ABOUT THIS TASK -> Look over the entries that follow. Report how many lines contain "Gaussian", with nothing else.

ENTRIES SUPPLIED ->
*** Begin section ***
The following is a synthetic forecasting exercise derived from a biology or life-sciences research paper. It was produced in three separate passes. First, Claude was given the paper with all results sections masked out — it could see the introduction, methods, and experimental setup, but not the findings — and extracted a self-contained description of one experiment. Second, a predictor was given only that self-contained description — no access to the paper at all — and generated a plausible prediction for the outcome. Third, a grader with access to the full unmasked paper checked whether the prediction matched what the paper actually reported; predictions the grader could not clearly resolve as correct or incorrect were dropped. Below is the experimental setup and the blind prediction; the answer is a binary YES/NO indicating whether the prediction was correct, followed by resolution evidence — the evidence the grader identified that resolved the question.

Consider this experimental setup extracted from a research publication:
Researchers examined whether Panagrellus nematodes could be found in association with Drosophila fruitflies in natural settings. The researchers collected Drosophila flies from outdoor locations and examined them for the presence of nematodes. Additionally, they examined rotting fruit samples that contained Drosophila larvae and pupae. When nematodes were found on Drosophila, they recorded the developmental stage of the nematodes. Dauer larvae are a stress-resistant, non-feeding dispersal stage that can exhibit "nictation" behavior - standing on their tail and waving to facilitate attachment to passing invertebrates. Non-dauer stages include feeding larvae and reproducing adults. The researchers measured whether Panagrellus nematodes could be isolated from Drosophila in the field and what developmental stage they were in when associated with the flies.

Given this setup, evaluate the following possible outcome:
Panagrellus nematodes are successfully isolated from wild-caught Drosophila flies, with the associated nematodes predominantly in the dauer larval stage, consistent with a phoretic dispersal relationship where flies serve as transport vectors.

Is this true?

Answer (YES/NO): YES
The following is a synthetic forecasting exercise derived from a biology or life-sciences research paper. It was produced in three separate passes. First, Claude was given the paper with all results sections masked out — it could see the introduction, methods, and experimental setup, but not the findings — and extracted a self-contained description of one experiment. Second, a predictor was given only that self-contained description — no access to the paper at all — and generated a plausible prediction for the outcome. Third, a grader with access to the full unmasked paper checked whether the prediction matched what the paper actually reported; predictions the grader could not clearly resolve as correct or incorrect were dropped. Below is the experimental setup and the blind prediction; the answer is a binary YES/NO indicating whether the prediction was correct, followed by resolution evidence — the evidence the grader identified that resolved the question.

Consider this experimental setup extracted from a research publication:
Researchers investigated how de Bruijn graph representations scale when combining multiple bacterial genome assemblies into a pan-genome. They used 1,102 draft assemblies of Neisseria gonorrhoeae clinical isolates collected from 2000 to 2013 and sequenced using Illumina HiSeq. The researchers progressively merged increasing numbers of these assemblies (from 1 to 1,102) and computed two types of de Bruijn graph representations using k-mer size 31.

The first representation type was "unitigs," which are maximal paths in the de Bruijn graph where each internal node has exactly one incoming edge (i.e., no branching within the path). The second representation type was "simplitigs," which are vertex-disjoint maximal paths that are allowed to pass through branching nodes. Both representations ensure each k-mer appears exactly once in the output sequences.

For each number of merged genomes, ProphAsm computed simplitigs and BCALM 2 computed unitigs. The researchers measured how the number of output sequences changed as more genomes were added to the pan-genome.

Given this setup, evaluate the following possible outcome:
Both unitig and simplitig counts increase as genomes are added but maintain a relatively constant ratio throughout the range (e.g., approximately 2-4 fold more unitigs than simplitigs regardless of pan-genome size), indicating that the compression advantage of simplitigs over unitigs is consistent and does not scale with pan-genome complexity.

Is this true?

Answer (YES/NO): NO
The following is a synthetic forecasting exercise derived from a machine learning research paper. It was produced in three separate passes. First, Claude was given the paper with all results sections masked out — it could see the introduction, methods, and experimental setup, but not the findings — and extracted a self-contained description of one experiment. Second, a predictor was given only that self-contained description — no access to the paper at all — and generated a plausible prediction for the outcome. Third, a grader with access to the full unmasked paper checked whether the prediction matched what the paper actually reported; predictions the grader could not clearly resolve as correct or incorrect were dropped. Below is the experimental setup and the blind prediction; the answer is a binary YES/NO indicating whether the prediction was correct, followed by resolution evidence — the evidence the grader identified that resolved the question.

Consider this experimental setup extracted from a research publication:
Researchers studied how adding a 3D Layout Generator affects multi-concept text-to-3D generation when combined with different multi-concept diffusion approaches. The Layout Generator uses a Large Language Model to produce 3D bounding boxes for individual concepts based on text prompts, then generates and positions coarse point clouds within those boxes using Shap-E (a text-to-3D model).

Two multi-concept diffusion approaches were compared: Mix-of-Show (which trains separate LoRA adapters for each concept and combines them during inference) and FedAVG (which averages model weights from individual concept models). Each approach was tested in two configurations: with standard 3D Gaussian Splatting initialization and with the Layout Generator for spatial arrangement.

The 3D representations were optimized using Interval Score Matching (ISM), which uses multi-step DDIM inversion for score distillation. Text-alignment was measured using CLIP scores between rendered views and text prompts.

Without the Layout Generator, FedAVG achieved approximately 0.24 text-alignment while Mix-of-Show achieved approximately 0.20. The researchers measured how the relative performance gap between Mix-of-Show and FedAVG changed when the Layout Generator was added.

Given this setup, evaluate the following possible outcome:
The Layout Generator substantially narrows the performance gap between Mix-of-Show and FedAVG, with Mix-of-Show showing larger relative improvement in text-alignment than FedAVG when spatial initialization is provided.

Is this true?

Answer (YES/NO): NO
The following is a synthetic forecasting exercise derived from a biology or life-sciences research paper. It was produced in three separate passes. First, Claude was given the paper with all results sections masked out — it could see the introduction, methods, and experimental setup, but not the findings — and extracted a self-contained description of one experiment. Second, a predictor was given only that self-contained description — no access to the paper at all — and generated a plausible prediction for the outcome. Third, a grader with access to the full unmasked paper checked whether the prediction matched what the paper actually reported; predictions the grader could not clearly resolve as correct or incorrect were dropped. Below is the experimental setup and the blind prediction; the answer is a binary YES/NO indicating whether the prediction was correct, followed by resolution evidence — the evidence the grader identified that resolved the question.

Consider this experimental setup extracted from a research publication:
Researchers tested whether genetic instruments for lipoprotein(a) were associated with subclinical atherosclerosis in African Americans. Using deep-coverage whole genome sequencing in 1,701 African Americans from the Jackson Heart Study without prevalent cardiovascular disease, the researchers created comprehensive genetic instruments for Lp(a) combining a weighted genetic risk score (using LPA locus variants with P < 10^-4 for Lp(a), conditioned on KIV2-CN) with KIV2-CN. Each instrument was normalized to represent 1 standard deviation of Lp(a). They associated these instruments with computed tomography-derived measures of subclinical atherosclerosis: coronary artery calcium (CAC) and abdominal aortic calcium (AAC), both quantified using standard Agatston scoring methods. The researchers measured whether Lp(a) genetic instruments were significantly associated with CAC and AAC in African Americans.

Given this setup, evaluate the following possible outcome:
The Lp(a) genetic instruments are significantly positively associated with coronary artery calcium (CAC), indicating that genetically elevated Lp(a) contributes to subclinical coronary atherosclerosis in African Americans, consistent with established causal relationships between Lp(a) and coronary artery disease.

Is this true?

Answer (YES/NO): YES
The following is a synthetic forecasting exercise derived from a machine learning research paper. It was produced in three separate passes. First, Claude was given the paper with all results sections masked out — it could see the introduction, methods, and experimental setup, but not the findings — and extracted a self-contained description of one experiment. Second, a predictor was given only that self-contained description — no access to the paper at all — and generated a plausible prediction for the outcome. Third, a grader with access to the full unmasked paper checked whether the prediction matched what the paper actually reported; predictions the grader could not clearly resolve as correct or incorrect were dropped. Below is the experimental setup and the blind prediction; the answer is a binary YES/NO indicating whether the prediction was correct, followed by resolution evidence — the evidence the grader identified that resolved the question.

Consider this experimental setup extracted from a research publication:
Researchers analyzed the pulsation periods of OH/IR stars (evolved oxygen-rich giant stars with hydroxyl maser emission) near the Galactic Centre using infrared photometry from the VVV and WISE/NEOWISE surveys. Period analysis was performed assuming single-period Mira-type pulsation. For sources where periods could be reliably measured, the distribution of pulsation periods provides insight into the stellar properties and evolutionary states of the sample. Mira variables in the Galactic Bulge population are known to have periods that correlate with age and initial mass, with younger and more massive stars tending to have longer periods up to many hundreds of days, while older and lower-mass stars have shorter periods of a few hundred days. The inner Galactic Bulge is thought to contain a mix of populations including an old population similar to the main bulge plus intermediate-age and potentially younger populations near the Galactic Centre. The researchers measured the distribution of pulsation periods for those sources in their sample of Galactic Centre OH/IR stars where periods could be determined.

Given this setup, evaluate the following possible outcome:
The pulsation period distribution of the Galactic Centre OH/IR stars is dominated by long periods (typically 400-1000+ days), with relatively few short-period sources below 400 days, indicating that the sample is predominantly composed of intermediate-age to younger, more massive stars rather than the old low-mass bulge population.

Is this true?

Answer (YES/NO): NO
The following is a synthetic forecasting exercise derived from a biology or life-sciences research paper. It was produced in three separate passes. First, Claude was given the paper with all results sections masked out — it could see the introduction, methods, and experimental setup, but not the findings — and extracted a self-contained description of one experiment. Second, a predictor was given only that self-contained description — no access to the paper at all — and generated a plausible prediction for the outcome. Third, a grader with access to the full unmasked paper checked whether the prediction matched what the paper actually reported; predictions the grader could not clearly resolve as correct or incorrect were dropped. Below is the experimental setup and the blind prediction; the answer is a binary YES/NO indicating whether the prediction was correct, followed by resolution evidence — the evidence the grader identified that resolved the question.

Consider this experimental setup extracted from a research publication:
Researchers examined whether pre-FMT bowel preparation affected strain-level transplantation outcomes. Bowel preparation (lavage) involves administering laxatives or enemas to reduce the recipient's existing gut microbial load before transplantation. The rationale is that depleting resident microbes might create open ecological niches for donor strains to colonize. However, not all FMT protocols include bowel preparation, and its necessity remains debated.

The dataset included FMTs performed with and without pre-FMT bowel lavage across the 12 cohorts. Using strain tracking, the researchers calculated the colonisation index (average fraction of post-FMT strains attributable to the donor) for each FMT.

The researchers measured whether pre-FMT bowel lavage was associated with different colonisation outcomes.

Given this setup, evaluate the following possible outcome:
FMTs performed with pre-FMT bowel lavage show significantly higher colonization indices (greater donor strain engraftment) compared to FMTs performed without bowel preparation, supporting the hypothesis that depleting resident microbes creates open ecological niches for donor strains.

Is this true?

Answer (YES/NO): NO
*** End section ***
*** Begin section ***
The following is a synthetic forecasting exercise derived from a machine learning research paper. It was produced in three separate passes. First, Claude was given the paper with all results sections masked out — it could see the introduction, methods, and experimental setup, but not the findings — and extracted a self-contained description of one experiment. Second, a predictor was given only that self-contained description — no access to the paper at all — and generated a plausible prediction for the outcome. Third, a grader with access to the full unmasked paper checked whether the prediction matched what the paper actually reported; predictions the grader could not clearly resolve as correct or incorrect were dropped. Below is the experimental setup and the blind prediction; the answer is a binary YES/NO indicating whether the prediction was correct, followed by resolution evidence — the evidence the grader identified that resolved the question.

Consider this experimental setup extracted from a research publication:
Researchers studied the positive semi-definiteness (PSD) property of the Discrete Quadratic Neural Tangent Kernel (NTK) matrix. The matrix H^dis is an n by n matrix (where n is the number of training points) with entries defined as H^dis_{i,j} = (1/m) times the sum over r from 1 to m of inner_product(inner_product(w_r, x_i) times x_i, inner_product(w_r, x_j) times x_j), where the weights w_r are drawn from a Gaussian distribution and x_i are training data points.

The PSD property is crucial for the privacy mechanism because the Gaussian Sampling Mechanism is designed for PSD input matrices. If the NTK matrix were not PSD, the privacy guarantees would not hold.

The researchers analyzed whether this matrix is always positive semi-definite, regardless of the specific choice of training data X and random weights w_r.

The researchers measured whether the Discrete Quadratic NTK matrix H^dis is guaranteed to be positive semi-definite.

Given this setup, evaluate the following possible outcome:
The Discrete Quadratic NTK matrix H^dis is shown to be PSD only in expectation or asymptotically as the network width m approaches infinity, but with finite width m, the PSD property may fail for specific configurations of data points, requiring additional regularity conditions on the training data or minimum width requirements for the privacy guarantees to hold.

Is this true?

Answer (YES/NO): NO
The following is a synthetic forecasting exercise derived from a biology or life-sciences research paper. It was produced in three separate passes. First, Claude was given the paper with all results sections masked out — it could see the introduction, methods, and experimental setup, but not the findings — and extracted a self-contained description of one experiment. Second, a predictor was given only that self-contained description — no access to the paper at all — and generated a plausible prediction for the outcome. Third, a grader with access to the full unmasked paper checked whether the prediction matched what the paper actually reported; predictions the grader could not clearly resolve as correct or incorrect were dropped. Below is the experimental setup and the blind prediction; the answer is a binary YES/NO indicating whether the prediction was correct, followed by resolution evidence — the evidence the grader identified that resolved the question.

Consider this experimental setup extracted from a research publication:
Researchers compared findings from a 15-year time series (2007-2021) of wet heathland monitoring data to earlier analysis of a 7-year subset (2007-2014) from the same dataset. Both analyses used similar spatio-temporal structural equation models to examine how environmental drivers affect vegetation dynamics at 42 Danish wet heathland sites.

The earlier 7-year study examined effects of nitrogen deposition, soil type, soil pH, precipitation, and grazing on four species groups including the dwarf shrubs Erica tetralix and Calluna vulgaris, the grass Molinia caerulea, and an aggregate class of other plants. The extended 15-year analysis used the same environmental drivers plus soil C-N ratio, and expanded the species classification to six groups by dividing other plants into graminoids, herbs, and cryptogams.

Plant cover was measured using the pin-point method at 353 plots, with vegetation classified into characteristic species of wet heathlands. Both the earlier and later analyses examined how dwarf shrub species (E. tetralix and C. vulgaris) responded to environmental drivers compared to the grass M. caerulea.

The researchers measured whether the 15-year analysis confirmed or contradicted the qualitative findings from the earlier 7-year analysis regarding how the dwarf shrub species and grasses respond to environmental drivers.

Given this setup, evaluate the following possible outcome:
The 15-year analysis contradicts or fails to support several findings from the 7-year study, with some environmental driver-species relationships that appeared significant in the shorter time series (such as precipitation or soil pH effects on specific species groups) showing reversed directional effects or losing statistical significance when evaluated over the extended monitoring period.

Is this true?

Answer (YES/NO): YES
*** End section ***
ANSWER -> 3